社会

須田が斬る 「月10万円で楽々」は本当か

投稿日:2017年8月24日 更新日:

 タイは日本人のリタイア後の海外移住先として人気を上げ、ロングステイ財団の調査によると、6年連続で住みたい国の第2位を維持している。
 確かにタイは住みやすく、魅力がある国で、この国の駐在を経験した日本人の半分以上は、なんらかの形で「将来再び戻って来たい」との夢を描くという。そう言う筆者もかつて通信社のバンコク特派員を務め、離任後30年近くもその夢を持ち続け、定年退職後にここに1つの生活拠点を構えた1人だ。欧米諸国からのリタイア移住者に少し遅れて日本人移住者も増え、在タイ国日本大使館領事部の2016年統計によると、65歳以上の高齢の長期滞在者はすでに6000人を超えている。
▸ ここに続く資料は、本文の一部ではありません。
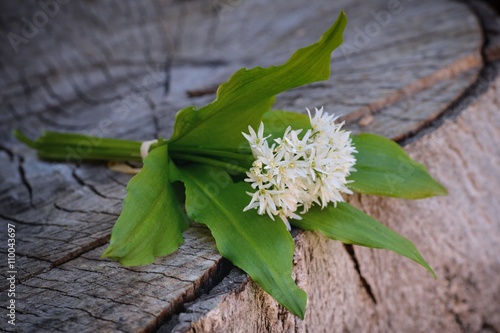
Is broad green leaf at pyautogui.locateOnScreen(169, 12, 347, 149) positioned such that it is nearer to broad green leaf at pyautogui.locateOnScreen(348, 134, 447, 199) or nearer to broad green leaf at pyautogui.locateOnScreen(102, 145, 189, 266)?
broad green leaf at pyautogui.locateOnScreen(102, 145, 189, 266)

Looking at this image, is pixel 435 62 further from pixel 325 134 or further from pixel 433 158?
pixel 325 134

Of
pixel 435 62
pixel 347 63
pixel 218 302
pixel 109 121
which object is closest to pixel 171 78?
pixel 109 121

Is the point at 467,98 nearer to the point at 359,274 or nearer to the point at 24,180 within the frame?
the point at 359,274

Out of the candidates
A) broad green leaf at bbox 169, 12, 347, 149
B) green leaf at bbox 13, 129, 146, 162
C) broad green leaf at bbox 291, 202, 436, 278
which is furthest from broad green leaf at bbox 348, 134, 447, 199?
green leaf at bbox 13, 129, 146, 162

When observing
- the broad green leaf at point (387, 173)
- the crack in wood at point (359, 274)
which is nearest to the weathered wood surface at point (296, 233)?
the crack in wood at point (359, 274)

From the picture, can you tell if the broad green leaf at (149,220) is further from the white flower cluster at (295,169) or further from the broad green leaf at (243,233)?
the white flower cluster at (295,169)

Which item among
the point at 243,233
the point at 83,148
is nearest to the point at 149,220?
the point at 243,233
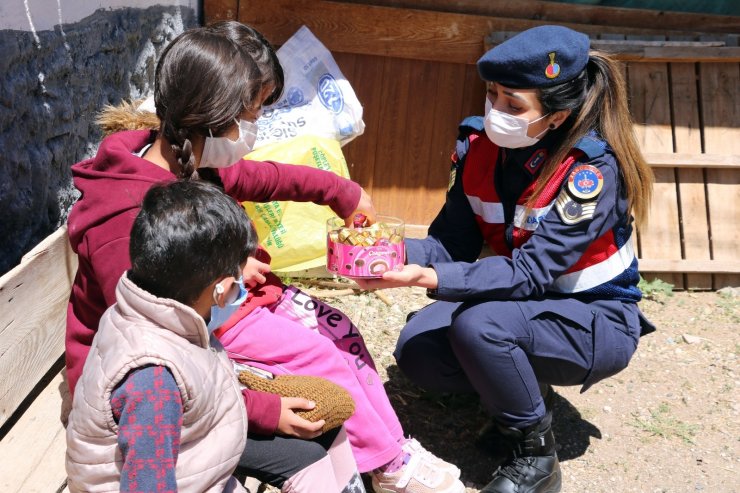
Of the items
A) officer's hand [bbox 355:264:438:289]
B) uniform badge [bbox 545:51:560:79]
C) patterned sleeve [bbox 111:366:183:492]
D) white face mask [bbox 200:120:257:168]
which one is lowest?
officer's hand [bbox 355:264:438:289]

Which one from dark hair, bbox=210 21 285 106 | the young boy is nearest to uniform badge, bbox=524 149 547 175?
dark hair, bbox=210 21 285 106

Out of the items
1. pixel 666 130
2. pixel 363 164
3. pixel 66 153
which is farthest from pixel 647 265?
pixel 66 153

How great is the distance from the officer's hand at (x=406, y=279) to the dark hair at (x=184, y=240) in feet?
2.69

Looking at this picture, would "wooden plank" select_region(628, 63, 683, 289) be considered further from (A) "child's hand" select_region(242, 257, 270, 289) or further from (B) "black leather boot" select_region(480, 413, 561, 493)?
(A) "child's hand" select_region(242, 257, 270, 289)

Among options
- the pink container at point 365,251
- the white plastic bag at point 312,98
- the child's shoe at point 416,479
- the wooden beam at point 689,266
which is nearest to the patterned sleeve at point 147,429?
the pink container at point 365,251

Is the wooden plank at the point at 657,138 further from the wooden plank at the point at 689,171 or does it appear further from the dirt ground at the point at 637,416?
the dirt ground at the point at 637,416

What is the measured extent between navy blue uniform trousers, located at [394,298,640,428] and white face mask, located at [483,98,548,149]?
21.6 inches

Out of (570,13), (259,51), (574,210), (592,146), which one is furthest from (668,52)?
(259,51)

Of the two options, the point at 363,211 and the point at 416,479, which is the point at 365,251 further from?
the point at 416,479

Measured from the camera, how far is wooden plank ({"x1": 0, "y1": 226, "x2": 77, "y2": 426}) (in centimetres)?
241

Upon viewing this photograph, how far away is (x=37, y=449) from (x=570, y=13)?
3.74 m

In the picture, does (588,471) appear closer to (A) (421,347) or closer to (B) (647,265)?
(A) (421,347)

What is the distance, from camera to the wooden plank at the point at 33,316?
7.90 feet

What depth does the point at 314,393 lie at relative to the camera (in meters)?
2.30
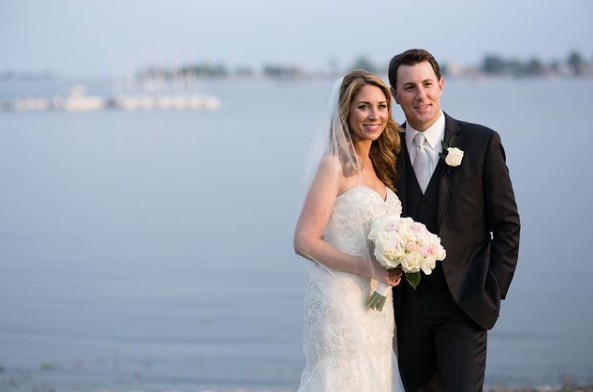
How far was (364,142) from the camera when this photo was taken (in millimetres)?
4797

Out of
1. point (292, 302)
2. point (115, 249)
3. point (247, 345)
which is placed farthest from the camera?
point (115, 249)

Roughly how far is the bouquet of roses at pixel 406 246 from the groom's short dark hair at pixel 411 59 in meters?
0.74

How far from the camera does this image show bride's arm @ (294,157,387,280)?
4695mm

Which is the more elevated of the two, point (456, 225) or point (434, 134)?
point (434, 134)

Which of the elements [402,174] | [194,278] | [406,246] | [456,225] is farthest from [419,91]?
[194,278]

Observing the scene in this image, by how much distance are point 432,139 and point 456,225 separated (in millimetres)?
434

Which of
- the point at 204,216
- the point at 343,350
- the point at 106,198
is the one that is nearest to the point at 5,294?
the point at 204,216

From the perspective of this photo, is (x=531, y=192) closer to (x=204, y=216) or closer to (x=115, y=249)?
(x=204, y=216)

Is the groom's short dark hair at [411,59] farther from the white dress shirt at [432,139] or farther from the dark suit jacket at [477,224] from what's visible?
the dark suit jacket at [477,224]

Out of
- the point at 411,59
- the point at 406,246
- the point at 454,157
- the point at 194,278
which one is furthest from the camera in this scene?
the point at 194,278

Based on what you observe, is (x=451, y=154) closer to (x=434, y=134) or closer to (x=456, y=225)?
(x=434, y=134)

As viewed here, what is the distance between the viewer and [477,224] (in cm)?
470

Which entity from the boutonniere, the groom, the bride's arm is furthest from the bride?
the boutonniere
 リタイア後の「第2の人生」の拠点としてタイの魅力を宣伝する情報は非常に多くなったが、こうした情報を見ていて1つ気になることがある。それは「年金だけで十分暮らせます」とのふれ込みで、定年まで日本国内でしか生活した経験のない人々に物価水準の違いなどを示すだけでタイ移住の魅力を説いている。
 だが、ここでもう1つ考えるべきことは、右も左もわからず、日本での生活リズムしか知らない人にとっては、タイで庶民レベルの生活をしようとすると、最初は結構、しんどいのが実態であることだ。こうした面をほとんど伝えないのは片手落ちで、すぐに快適な生活が待っているような宣伝はいかがなものかと思う。
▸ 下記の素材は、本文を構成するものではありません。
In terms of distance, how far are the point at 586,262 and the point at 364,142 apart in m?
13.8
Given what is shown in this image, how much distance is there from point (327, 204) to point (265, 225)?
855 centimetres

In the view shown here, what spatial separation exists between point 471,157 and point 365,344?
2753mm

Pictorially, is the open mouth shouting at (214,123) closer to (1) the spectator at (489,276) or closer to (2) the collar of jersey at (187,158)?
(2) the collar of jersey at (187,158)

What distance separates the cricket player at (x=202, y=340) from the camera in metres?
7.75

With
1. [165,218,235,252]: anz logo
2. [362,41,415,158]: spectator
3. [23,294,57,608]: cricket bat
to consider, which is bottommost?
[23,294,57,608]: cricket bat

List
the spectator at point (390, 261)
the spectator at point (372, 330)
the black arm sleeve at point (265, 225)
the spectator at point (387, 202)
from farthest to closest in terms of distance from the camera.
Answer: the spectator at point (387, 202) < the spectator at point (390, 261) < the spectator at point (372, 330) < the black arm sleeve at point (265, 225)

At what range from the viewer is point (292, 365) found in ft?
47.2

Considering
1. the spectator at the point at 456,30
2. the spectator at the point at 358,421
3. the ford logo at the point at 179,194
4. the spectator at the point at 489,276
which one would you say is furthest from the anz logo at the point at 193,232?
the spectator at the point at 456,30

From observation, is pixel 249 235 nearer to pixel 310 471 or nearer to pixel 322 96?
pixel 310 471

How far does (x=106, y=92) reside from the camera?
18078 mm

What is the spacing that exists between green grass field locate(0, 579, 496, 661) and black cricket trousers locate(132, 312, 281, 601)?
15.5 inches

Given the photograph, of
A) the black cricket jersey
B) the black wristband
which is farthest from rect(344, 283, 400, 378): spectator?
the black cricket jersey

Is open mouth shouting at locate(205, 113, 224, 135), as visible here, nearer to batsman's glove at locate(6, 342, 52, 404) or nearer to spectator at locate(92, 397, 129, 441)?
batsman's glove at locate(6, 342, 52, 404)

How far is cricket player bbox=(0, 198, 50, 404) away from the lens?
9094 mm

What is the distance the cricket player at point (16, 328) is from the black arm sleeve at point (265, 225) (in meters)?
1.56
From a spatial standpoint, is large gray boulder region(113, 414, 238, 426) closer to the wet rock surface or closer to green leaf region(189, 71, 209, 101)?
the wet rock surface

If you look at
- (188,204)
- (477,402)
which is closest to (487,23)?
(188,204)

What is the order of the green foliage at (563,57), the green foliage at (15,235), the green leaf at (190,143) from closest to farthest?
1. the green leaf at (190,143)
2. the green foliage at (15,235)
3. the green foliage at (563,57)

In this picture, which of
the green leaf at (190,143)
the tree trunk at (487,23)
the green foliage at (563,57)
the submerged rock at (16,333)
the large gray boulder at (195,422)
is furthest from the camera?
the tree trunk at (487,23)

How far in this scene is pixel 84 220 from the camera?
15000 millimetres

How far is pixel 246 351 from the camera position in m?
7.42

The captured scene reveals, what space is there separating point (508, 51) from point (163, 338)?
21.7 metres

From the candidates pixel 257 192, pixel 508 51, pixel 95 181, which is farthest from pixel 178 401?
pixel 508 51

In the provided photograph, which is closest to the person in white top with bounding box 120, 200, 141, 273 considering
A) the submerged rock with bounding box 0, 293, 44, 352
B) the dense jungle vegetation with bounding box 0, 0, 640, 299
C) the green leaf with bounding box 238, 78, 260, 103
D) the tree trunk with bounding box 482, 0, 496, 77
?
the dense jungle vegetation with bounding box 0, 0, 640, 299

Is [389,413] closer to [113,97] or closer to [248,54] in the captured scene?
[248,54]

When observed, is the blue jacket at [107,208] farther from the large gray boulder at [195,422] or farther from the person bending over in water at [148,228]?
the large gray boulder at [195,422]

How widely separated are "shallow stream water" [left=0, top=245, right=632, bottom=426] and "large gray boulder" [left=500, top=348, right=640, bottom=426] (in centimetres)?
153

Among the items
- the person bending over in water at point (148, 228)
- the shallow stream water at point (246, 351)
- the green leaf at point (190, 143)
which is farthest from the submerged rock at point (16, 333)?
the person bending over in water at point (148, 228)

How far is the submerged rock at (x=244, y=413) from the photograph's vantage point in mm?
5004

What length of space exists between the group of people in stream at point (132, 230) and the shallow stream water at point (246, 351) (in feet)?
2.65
 1カ月10万円の生活。もちろん筆者は十分にできる自信がある。しかし、それは簡単なタイ語とともに、公共交通機関による移動、安心できる大衆食堂での食事、郵便局や銀行などでの用のたし方、庶民の物価水準など生活上の「勝手が分かっている」からだ。あまりお金をかけないで済む節約の方法を心得ていることもある。貧富の格差が大きいタイ人の生活空間は所得階層によって天と地の開きがある。自分が外国人としてどの層に合わせて振る舞うか「ふさわしい居場所」の感覚を身に付けるまで1年や2年の時間は必要だ。
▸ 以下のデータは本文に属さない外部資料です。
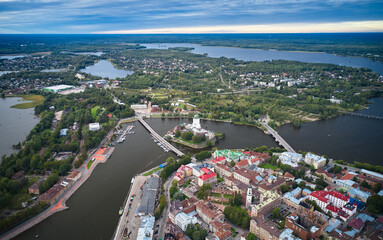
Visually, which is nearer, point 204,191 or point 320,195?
point 320,195

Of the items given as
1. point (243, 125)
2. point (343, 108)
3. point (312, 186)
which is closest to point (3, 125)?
point (243, 125)

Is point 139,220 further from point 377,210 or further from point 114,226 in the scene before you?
point 377,210

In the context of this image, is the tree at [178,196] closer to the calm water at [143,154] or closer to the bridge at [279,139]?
the calm water at [143,154]

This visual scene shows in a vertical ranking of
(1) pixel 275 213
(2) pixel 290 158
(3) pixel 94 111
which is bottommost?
(1) pixel 275 213

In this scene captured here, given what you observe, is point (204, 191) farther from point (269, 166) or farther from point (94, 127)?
point (94, 127)

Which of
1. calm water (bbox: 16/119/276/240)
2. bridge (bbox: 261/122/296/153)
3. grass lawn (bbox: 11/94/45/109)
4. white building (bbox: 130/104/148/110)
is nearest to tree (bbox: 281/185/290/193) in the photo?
bridge (bbox: 261/122/296/153)

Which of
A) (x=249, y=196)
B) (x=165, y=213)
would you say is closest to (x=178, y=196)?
(x=165, y=213)

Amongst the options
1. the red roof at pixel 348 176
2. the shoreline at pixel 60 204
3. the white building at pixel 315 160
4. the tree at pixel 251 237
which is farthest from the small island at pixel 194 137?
the tree at pixel 251 237
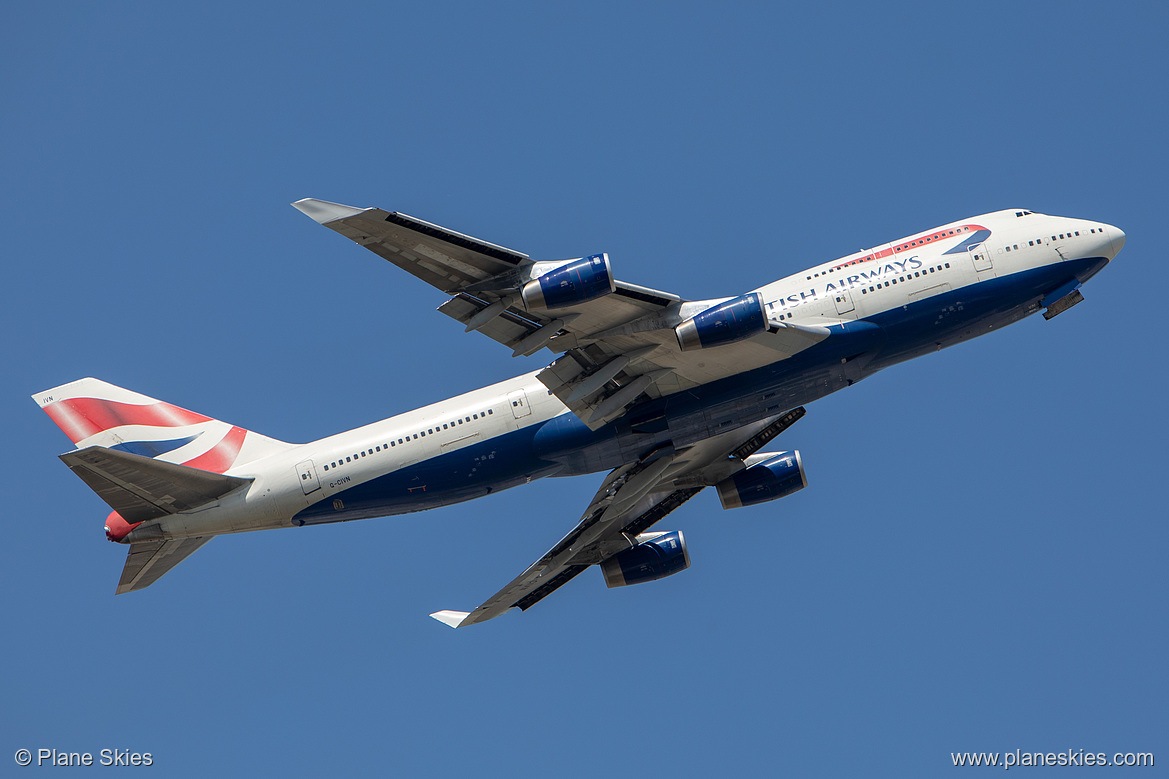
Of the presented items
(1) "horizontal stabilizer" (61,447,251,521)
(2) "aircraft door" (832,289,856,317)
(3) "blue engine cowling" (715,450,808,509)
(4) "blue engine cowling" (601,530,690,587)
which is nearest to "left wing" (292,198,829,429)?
(2) "aircraft door" (832,289,856,317)

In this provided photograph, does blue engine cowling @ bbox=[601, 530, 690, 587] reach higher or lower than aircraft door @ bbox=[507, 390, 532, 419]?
lower

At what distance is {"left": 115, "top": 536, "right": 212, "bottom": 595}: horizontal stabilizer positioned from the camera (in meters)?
34.5

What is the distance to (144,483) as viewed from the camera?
32.5 m

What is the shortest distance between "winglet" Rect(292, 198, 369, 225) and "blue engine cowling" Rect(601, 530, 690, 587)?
19824 millimetres

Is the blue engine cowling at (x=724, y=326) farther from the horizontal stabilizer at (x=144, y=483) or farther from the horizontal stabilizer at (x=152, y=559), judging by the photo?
the horizontal stabilizer at (x=152, y=559)

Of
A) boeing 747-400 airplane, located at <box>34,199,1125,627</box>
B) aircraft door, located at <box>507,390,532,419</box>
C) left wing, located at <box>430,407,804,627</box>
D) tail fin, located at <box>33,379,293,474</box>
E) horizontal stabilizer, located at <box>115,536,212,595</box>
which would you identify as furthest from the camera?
left wing, located at <box>430,407,804,627</box>

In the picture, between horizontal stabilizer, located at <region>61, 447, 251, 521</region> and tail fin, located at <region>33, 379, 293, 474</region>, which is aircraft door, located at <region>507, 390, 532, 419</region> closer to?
tail fin, located at <region>33, 379, 293, 474</region>

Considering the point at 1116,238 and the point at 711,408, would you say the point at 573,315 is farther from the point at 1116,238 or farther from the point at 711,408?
the point at 1116,238

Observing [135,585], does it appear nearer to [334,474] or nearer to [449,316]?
[334,474]

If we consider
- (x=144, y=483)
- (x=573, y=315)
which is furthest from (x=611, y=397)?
(x=144, y=483)

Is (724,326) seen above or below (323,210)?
below

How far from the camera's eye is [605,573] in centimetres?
4141

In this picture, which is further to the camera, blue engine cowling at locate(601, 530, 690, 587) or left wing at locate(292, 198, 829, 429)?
blue engine cowling at locate(601, 530, 690, 587)

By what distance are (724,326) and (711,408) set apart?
3796 millimetres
 慣れてくれば、庶民が行くタラード(市場)で値切りながら生鮮食品を買ったり、硬い椅子のソンテウ(乗合自動車)でソイを走って沿道風景を楽しむのもこの国ならではの娯楽になる。同乗のタイ人乗客の動作や表情の観察も面白い。そこまで行けば、出費にめりはりをつけるコツも分かり、浮かせたお金を時には一点豪華に使うことで、生活の潤いも増してこようというものだ。
 やはり、そうした異国に移住することに伴う生活上の心構えにほとんど触れずに、単純な物価比較だけで海外移住を論じるリタイア・ライフ本に目を通す度に雑駁(ざっぱく)すぎて、いざ第2の人生で海外移住を考える人に不親切な内容が多いと思う。まして「日本は生活費が高いから、物価の安い東南アジアで老後を送りたい」というような発想の方は大方、後悔することになるのではないかと心配になる。特に年を取ると、「残りの人生の目標」こそが息切れしない生き延びる原動力になることに気付く。海外に移住しても、そうした意識を持つか持たないかが明暗を分けるのは周りの人々を見ても分かる。